**Work item**
Leave out the images and return all the data word for word.

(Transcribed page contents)
---*---
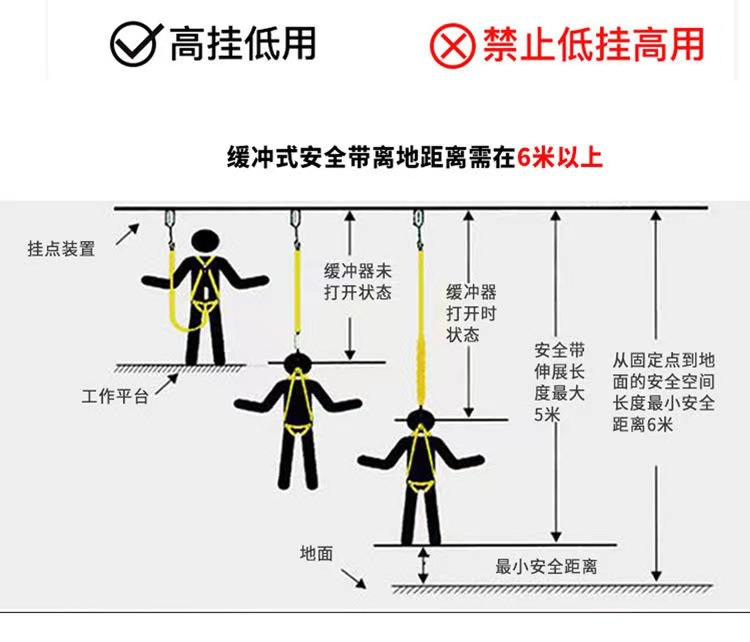 高挂低用

禁止低挂高用

缓冲式安全带离地距离需在6米以上

挂点装置

缓冲器未打开状态

缓冲器打开时状态

安全带伸展长度最大5米

从固定点到地面的安全空间长度最小安全距离6米

工作平台

地面

最小安全距离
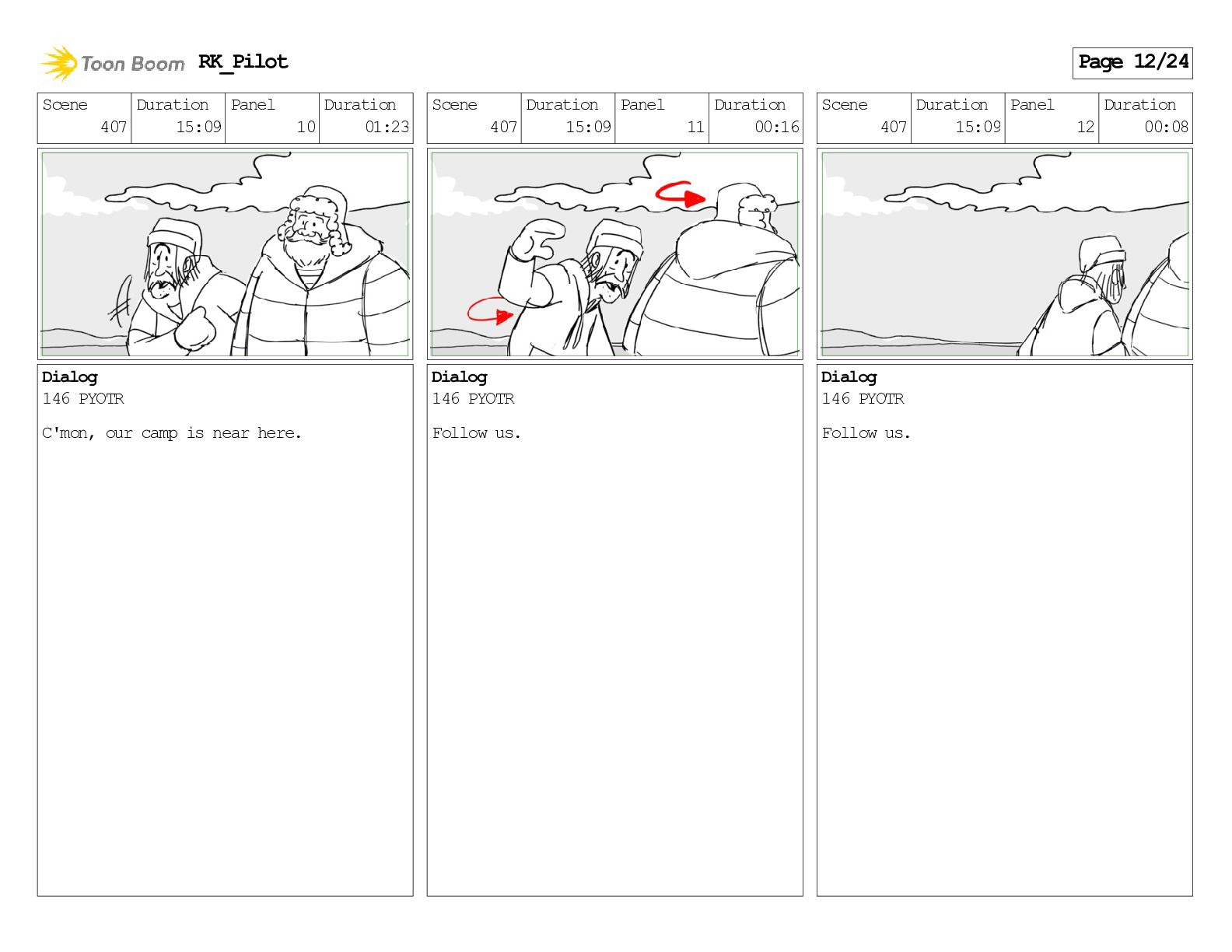 Toon Boom RK_Pilot

Page 12/24

| Scene | Duration | Panel | Duration |
|---|---|---|---|
| 407 | 15:09 | 10 | 01:23 |

Dialog
146 PYOTR

C'mon, our camp is near here.

| Scene | Duration | Panel | Duration |
|---|---|---|---|
| 407 | 15:09 | 11 | 00:16 |

Dialog
146 PYOTR

Follow us.

| Scene | Duration | Panel | Duration |
|---|---|---|---|
| 407 | 15:09 | 12 | 00:08 |

Dialog
146 PYOTR

Follow us.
---*---
**Answer to this exercise**
 高挂低用

禁止低挂高用

缓冲式安全带离地距离需在6米以上

挂点装置

缓冲器未打开状态

缓冲器打开时状态

安全带伸展长度最大5米

从固定点到地面的安全空间长度最小安全距离6米

工作平台

地面

最小安全距离
 Toon Boom RK_Pilot

Page 12/24

| Scene | Duration | Panel | Duration |
|---|---|---|---|
| 407 | 15:09 | 10 | 01:23 |

Dialog
146 PYOTR

C'mon, our camp is near here.

| Scene | Duration | Panel | Duration |
|---|---|---|---|
| 407 | 15:09 | 11 | 00:16 |

Dialog
146 PYOTR

Follow us.

| Scene | Duration | Panel | Duration |
|---|---|---|---|
| 407 | 15:09 | 12 | 00:08 |

Dialog
146 PYOTR

Follow us.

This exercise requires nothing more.